(Text block)

Moon gov't sees virtues of nuclear power when it's hot
The Ministry of Trade, Industry and Energy said Tuesday that the Shin Kori unit 4 reactor, which was closed for maintenance, will be back in operation July 21, a week earlier than planned.
Shin Wolsong unit 1 reactor, which had its start date moved up a month to July 18, will reach its full capacity of 1,000 megawatts by July 21.
The Wolsong unit 3 reactor, which was shut for maintenance, will go back into operation on schedule on July 23.
The three reactors will be contributing 2,150 additional megawatt of energy this week.
The government’s overarching goal is to keep the power reserve ratio — the difference between total supply and current demand — above 10 percent in the summer heat.
“While our energy supply this summer is at the same level as previous years, there is a possibility of a demand surge due to the ongoing heat,” said Trade, Industry and Energy Minister Moon Sung-wook. “The government and power institutions will focus all of our abilities in managing a stable power supply.”

(End Text block)

## Things to do
A – According to the article on reactor restarts, on what date will the Wolsong unit 3 reactor go back into operation?
B – Decide whether each statement agrees with the article on reactor restarts: (i) The Shin Kori unit 4 reactor will return to operation a week earlier than planned. (ii) The Shin Wolsong unit 1 reactor has a full capacity of 1,500 megawatts. (iii) The government aims to keep the power reserve ratio above 10 percent in the summer heat.
C – Write a continuation of the article on reactor restarts, starting after its final quotation from the minister.

(Record extracts)

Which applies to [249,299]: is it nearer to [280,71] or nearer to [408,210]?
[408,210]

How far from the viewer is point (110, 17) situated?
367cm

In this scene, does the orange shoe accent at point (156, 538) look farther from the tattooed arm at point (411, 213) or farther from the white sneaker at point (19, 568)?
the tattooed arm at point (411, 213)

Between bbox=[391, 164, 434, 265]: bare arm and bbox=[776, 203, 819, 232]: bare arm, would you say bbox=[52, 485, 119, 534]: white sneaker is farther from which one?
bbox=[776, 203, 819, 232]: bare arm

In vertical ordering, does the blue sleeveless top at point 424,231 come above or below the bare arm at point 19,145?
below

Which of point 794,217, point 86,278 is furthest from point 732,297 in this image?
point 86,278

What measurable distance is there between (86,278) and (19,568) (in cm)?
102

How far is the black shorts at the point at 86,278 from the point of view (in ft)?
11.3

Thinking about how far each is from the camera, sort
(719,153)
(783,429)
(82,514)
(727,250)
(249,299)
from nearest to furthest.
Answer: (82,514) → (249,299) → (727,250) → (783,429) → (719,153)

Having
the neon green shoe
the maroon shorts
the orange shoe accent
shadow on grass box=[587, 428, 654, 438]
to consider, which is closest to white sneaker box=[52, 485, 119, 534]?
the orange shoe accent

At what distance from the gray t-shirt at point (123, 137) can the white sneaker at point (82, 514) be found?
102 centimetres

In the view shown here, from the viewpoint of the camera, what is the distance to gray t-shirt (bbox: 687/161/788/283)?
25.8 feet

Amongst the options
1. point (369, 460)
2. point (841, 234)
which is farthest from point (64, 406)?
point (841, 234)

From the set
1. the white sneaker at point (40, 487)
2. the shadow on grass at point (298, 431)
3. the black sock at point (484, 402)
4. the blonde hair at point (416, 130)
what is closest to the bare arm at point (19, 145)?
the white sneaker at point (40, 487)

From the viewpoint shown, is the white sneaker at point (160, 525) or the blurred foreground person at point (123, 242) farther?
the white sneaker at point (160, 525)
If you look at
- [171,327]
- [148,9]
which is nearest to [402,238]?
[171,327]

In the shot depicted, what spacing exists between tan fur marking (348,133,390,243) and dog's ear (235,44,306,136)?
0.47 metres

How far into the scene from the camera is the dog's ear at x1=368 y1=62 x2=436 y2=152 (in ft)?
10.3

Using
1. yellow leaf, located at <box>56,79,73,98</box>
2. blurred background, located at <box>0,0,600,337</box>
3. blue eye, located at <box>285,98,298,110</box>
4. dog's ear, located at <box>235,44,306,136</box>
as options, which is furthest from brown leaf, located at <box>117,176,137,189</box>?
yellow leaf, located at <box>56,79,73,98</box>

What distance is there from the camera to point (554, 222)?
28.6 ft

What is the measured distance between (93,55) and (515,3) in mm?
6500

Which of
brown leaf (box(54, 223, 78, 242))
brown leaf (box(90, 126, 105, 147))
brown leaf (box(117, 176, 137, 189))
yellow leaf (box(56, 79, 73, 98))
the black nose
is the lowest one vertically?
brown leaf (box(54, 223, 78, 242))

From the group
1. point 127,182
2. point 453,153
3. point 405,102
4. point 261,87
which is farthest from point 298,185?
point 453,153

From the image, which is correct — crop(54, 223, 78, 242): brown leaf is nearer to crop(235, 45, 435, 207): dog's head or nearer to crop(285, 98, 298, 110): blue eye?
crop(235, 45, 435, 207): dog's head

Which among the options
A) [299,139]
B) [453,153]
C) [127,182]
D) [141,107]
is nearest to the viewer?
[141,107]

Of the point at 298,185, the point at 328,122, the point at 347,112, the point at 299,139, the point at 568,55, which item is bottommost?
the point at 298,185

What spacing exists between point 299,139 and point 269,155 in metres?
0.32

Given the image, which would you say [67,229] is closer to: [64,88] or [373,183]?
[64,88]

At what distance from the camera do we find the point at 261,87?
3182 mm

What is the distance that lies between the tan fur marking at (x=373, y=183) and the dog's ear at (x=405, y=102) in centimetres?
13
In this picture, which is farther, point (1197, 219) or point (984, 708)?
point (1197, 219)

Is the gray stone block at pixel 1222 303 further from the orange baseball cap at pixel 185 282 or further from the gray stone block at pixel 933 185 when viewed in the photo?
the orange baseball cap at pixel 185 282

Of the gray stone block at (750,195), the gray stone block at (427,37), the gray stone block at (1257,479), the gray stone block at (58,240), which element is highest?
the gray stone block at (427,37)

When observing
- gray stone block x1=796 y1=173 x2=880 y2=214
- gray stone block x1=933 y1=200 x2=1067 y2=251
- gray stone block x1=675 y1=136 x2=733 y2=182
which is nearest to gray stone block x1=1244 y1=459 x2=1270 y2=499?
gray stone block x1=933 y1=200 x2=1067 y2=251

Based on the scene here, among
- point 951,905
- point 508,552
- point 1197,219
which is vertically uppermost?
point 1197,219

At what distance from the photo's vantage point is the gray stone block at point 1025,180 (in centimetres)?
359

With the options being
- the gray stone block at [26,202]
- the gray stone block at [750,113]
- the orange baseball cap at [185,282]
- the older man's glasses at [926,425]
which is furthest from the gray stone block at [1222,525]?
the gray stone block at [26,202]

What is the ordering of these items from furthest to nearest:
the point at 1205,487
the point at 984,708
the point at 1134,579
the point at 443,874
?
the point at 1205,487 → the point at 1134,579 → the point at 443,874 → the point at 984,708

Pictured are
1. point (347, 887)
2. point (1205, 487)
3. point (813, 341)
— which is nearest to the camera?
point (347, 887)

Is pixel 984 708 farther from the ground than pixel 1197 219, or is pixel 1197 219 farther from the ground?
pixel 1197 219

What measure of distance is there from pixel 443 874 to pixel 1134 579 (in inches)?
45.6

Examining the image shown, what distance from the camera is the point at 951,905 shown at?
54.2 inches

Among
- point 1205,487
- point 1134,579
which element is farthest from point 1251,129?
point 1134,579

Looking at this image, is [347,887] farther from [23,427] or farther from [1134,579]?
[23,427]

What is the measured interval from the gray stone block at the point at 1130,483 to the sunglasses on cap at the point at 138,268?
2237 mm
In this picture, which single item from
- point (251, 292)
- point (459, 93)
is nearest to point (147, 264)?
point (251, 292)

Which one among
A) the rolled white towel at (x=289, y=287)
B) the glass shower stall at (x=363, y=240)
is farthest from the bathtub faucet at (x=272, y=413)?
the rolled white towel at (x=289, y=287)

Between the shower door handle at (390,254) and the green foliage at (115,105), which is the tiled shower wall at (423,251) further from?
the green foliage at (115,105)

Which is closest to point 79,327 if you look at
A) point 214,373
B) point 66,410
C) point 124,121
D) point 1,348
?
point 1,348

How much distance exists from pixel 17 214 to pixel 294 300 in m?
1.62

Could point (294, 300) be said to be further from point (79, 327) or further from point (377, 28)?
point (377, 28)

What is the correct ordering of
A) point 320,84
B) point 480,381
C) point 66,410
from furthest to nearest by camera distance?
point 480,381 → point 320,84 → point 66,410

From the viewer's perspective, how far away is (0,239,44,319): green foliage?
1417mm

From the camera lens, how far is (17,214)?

(End Record extracts)

## Solved tasks
A – July 23, on schedule.

B –
(i) Yes: "will be back in operation July 21, a week earlier than planned."
(ii) No: "will reach its full capacity of 1,000 megawatts by July 21."
(iii) Yes: "keep the power reserve ratio — the difference between total supply and current demand — above 10 percent in the summer heat."

C –
Energy consumption has risen sharply due to both the rising temperatures and more people being forced to stay home -- with their air conditioners on -- due to heightened Covid-19 social distancing restrictions.
In addition to supply from nuclear reactors, the government is promoting a power conservation campaign led by public institutions.
Government offices will keep their indoor temperature between 26 and 28 degrees Celsius (79 to 82 Fahrenheit) while taking turns turning off their air conditioners during the peak hours between 2 and 5 p.m.
The ministry projected earlier this month that the power reserve ratio could fall as low as 4.2 percent this summer.
If so, that would be its lowest level in eight years.
This week is expected to be the worst so far in terms of demand for electricity.
The Korea Meteorological Administration projects this summer could be as hot as 2018, when temperatures rose to their highest levels in 111 years, and warns that a “heat dome” could form above the Korean Peninsula.
The energy crunch has inevitably revived criticism of the Moon Jae-in administration’s energy policies, especially its moves to phase out nuclear energy because of its safety risks.
Nuclear reactor projects have been delayed or scrapped.
The Shin Hanul unit 1 reactor was finally given approval to operate on July 1. The reactor, which was completed in April 2020, had to wait 15 months before its operation was green lit.
Yet, the reactor will not be fully operating until early next year.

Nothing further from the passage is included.